##### EXTRACTED TEXT #####

Skip to content

tackling the all-vs-all matrix

Compare
Choose a tag to compare
@ekg ekg released this 29 May 18:10
· 706 commits to main since this release
517e1bc

Buildable Source Tarball: wfmash-v0.14.0.tar.gz

This release provides support for subsetting the queries which are used in addition to the target subsetting. A list of queries can be offered. (We still work with only a single target though.) The idea is that this will make it possible for us to subdivide the all-versus-all alignment matrix and run many small jobs where multiple queries are aligned against a single target. However, running all queries against one target would be computationally infeasible, because there might be many hundreds of thousands of queries. There are some other bug fixes and updates as well, but the main difference that triggers a release is the change in the command line API.

changelog

Query filtering and specification improvements

  • Added support for specifying a comma-delimited list of query name prefixes to filter queries with the -Q/--query-prefix option.
  • Added -A/--query-list option to specify a file containing a list of query sequence names to use.
  • Updated internal sequence iteration and counting logic to properly apply the new query filtering options.

Target filtering option name changes

  • Renamed target prefix filtering option from -P/--target-prefix to -T/--target-prefix for consistency.
  • Renamed target list filtering option from -A/--target-list to -R/--target-list.

All-to-all alignment script improvements

  • Updated scripts/all2all_jobs.py to:
    • Support grouping by genome, haplotype, or contig.
    • Allow specifying different grouping levels for target and query sequences.
    • Directly generate wfmash command lines.
  • Added scripts/make_source_targball.sh to generate a source tarball for releases.

Build and testing updates

  • Added back rt library to CMake configuration.
  • Updated CI tests to run on the main branch.
  • Adjusted CI test cases for the subset of the LPA dataset.

Bug fixes

  • Fixed a heap-use-after-free error in wflign_affine_wavefront().

##### INFORMATION SHOWN #####

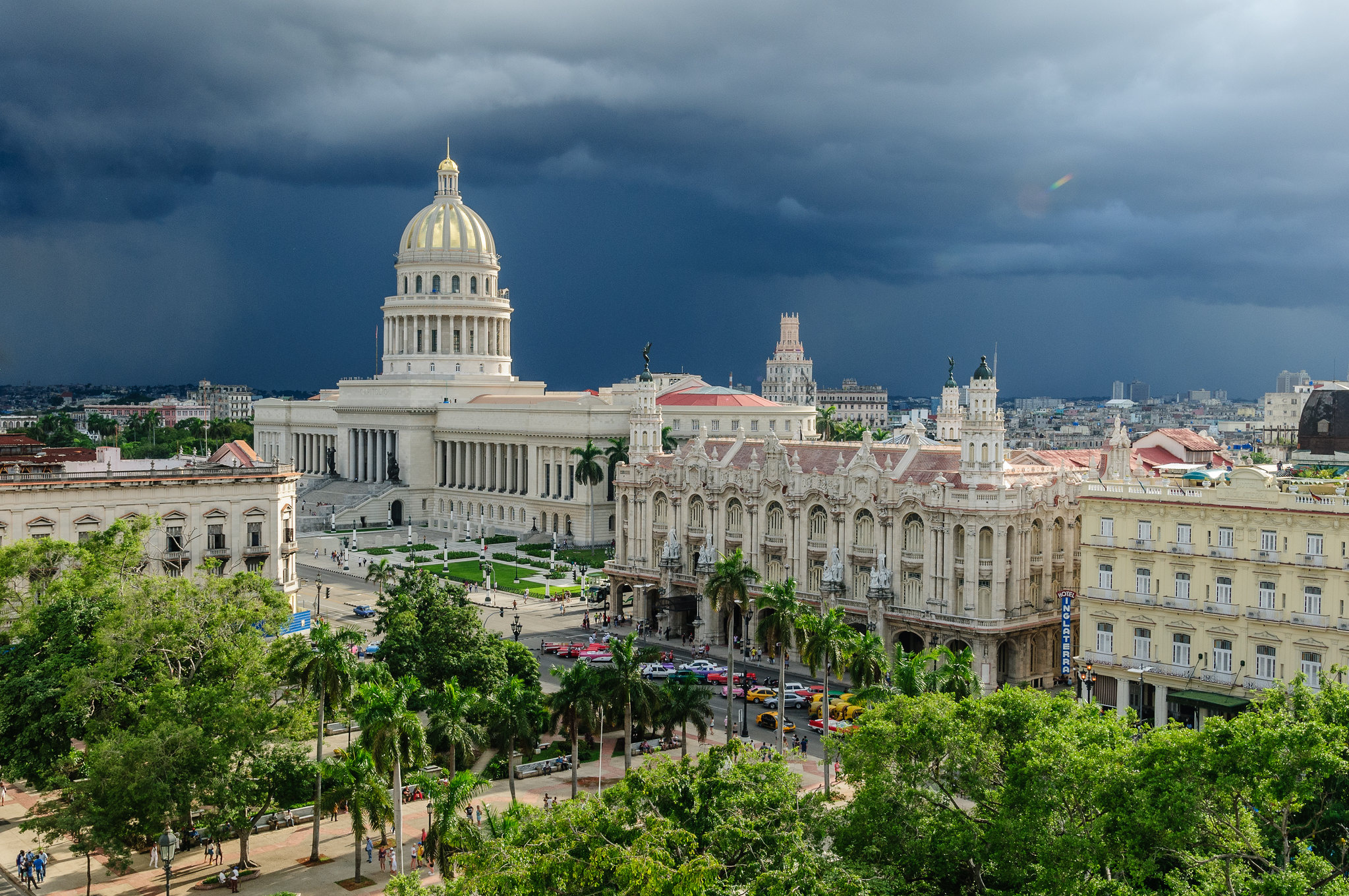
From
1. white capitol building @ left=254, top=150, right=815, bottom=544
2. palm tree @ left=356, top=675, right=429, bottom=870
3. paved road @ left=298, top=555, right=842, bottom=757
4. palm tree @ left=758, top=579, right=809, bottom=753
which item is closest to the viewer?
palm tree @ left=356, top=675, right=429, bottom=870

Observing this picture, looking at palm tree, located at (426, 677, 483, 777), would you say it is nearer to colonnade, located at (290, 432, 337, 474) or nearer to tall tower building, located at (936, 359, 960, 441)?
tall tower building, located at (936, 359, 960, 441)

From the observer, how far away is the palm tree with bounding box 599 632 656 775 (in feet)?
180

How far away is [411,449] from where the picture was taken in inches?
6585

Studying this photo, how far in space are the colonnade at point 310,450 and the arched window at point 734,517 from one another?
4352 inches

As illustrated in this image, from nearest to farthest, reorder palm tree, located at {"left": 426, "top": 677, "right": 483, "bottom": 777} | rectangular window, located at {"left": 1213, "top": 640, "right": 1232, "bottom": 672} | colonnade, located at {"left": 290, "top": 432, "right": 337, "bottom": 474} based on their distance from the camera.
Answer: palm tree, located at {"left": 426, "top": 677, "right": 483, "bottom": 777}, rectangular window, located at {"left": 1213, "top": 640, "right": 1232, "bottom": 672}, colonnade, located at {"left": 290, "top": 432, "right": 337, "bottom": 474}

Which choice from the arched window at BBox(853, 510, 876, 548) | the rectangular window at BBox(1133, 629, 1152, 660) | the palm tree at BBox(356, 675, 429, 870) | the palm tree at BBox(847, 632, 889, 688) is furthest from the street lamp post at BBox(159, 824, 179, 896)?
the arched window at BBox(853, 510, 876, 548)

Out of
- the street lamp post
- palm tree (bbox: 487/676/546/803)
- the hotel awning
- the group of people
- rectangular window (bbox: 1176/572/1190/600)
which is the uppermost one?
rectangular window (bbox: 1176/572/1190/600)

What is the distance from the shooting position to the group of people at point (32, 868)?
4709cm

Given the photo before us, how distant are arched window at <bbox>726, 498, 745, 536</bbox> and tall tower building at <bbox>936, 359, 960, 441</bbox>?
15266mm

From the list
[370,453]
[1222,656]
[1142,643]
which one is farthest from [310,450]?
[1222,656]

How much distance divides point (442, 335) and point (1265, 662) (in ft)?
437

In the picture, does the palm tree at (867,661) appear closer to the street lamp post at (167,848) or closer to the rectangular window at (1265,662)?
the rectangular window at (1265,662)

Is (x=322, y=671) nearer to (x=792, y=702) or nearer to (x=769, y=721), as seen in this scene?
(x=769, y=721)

#####

• QUESTIONS:
A: In the release notes, what new name was given to the target list filtering option?
B: From the release notes, copy the passage that begins with the words containing "Query filtering and" and ends with "-T/--target-prefix for consistency.".

• RESULTS FOR EACH TASK:
A: -R/--target-list

B:
Query filtering and specification improvements

  • Added support for specifying a comma-delimited list of query name prefixes to filter queries with the -Q/--query-prefix option.
  • Added -A/--query-list option to specify a file containing a list of query sequence names to use.
  • Updated internal sequence iteration and counting logic to properly apply the new query filtering options.

Target filtering option name changes

  • Renamed target prefix filtering option from -P/--target-prefix to -T/--target-prefix for consistency.